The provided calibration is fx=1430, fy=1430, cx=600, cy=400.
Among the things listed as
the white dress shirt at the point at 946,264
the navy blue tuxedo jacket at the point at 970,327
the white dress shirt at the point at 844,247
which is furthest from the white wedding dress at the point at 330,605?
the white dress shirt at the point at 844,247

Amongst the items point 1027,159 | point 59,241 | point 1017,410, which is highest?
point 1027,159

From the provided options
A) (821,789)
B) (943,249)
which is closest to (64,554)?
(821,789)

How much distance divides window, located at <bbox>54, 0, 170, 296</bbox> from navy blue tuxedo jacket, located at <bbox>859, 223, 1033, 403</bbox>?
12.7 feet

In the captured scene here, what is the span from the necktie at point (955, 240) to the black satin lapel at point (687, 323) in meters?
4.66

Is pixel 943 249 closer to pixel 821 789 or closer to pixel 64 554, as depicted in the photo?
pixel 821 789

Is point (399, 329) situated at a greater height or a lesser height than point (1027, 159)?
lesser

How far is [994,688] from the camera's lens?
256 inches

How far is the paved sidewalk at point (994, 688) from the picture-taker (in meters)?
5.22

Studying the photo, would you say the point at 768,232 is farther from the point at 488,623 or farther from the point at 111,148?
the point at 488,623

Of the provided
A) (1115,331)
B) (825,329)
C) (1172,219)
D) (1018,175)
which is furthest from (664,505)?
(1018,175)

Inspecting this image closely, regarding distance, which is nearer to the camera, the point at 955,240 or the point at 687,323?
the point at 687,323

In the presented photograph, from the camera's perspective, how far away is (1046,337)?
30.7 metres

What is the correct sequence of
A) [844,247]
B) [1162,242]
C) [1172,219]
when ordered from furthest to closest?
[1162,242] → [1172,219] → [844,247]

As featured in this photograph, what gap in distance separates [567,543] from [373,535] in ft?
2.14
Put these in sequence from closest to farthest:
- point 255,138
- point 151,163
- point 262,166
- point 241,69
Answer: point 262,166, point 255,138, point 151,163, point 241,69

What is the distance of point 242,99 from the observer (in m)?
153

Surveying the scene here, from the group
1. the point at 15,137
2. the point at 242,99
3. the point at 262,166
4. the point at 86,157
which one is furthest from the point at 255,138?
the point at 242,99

Directive: Rewrite everything from the line containing "As featured in" down to the end of the listing, changing "sequence" to "order" and leaving all else unchanged.

Output for this exercise:
As featured in this photograph, what gap in distance separates [567,543] from [373,535] in ft?
2.14
Put these in order from closest to farthest:
- point 255,138
- point 151,163
- point 262,166
- point 241,69
Answer: point 262,166, point 255,138, point 151,163, point 241,69

What is the distance of point 242,99 from the observer (in m)?
153

Surveying the scene here, from the group
1. the point at 15,137
2. the point at 242,99
3. the point at 262,166
4. the point at 86,157
which one is furthest from the point at 255,138?
the point at 242,99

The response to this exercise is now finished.